Free hints and tips about tax and accountancy from Lymm Tax

Increase in tax for owners of companies

Do you have your own company through which you run your business?

Are you aware that from 5 April 2016 your tax bill is likely to increase?

If you usually take dividends of more than £5,000 per year out of your company and are a basic rate taxpayer you will find yourself paying tax on those dividends whereas currently basic rate taxpayers do not pay tax in their dividends on the grounds that the company has already paid 20% tax on the profits out of which the dividends are paid.

From 6 April 2016 basic rate taxpayers will pay tax at 7.5% on their dividends to the extent that those dividends exceed £5,000. So most company owners are going to be paying more tax as a result of this measure.

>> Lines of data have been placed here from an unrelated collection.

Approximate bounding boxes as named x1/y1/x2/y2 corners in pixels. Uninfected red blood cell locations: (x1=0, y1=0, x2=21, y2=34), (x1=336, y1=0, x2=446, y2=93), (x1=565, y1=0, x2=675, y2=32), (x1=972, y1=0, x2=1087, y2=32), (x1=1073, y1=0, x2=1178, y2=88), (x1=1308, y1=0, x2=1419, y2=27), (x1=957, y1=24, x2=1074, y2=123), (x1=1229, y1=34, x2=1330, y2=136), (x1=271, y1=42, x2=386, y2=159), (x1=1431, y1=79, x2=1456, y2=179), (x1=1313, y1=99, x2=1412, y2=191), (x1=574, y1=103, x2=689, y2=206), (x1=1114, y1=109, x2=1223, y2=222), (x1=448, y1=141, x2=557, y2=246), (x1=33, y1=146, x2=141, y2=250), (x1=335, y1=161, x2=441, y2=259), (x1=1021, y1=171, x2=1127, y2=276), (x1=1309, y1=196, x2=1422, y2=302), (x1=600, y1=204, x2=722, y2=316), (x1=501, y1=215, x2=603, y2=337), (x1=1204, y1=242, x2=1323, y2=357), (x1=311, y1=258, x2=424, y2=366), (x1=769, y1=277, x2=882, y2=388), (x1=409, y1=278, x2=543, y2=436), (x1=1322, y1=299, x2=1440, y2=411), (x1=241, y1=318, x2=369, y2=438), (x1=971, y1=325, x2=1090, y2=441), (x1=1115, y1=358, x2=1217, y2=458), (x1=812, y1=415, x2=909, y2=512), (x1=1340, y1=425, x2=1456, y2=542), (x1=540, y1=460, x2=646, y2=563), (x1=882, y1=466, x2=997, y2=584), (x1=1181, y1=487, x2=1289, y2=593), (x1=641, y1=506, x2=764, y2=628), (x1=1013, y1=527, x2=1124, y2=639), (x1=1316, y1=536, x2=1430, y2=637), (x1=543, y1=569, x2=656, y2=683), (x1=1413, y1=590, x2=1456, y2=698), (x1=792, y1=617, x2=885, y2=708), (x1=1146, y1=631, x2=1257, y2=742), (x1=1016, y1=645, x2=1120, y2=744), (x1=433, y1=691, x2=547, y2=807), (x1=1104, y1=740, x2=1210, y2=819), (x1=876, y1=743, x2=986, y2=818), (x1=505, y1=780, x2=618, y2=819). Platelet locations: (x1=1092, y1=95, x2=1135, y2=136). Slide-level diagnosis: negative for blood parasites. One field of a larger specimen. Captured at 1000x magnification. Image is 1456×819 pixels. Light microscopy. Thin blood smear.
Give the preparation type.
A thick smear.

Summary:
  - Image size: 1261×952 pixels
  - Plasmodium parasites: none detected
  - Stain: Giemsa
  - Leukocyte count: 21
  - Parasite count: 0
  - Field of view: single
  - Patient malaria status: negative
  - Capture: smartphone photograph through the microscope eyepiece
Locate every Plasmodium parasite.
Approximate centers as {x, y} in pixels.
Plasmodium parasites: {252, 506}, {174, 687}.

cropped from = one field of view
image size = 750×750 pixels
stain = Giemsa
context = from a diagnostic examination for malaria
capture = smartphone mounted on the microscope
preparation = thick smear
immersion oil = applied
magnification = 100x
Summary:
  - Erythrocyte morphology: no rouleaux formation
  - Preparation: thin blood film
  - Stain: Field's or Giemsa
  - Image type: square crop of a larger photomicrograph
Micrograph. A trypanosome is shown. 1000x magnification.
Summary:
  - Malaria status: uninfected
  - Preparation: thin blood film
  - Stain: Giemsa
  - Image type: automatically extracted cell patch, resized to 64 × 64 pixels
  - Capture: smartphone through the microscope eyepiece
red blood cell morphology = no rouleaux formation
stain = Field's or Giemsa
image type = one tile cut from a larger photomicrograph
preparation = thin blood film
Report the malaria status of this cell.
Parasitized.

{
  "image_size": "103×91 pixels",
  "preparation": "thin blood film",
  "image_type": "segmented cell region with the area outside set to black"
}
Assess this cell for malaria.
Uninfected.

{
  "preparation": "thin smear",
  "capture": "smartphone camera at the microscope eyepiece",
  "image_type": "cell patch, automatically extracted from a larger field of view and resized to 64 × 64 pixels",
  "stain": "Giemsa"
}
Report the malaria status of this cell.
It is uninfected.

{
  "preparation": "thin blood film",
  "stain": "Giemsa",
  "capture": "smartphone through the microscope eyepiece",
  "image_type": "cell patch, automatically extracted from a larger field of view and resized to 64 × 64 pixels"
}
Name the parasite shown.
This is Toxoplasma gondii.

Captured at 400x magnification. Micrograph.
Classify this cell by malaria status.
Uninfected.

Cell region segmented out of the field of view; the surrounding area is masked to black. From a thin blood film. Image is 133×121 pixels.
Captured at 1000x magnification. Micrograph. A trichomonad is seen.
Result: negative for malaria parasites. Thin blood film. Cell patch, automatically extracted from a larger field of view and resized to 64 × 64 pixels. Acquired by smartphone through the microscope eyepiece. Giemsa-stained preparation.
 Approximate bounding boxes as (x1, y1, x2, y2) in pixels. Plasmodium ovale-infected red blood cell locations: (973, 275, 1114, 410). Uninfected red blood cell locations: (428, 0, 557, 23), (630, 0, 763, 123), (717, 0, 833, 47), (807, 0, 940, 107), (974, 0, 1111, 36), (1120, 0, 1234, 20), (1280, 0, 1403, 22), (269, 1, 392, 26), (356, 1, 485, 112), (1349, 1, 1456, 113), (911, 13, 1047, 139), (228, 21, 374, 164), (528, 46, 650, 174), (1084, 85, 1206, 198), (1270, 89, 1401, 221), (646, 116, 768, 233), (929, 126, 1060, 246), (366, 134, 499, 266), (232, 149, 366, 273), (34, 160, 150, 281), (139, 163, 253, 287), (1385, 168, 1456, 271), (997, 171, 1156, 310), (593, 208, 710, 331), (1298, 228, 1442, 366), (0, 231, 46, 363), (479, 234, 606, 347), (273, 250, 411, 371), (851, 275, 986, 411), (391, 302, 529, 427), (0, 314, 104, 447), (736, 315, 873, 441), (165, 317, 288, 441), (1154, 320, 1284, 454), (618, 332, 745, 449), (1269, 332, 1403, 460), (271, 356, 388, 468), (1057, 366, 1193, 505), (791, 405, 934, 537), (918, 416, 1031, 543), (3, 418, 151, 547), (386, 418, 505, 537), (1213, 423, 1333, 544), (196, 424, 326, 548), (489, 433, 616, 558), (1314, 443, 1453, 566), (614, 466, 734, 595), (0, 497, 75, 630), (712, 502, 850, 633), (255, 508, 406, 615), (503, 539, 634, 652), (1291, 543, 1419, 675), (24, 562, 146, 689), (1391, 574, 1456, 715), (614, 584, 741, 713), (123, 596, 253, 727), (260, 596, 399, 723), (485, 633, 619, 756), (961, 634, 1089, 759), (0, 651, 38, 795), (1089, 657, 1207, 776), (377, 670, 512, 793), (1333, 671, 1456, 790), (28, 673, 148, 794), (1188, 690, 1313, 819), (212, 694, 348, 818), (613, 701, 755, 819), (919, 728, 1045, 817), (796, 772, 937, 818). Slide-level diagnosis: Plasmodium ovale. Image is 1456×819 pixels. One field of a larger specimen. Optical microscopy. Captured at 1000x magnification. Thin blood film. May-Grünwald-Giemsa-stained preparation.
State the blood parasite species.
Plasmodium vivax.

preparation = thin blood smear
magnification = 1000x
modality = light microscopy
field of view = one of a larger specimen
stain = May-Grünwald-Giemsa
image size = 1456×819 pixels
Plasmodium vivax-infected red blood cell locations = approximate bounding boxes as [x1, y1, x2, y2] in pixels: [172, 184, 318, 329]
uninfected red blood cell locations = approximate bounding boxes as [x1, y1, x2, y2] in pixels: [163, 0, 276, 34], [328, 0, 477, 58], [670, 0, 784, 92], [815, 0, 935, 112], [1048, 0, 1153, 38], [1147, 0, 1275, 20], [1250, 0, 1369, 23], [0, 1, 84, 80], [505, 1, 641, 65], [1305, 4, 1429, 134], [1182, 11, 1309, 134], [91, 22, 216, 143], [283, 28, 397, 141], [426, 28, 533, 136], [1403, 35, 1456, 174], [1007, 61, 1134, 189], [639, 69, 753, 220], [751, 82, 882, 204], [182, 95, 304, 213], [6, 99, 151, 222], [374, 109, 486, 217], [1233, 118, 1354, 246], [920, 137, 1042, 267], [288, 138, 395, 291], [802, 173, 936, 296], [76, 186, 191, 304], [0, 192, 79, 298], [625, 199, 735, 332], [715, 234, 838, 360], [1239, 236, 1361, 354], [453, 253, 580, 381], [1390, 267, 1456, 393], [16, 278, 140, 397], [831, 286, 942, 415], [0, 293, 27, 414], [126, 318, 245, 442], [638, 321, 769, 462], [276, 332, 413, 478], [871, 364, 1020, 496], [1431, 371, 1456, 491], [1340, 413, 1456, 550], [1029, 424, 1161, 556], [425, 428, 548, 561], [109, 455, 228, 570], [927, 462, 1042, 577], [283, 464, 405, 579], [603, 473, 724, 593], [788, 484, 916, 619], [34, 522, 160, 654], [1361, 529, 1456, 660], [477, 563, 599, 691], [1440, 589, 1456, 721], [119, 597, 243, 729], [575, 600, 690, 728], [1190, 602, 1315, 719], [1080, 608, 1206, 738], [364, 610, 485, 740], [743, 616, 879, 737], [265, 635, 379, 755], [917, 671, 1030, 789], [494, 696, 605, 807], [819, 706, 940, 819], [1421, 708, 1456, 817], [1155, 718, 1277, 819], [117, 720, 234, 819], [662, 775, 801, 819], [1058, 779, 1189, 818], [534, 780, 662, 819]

Higher rate taxpayers already pay personal tax on their dividend income, in addition to the tax paid by their company. Because of changes in the way the taxable amount of dividends is calculated, some higher rate taxpayers will find themselves better off after April. Others will find themselves paying more tax because the effective rate of tax on dividends for them is increasing too from 25% to 32.5%.

Higher rate taxpayers for whom dividends are not a major part of their income eg those with employment/pension/property/sole trading income and a modest portfolio of quoted securities will probably find themselves better off under the new rules because of the £5,000 exemption.

There will be winners and losers under the news rules depending on personal circumstances. People are advised to check their own situation with their accountant, in particular to see if any action can be taken to reduce the adverse effects of these changes.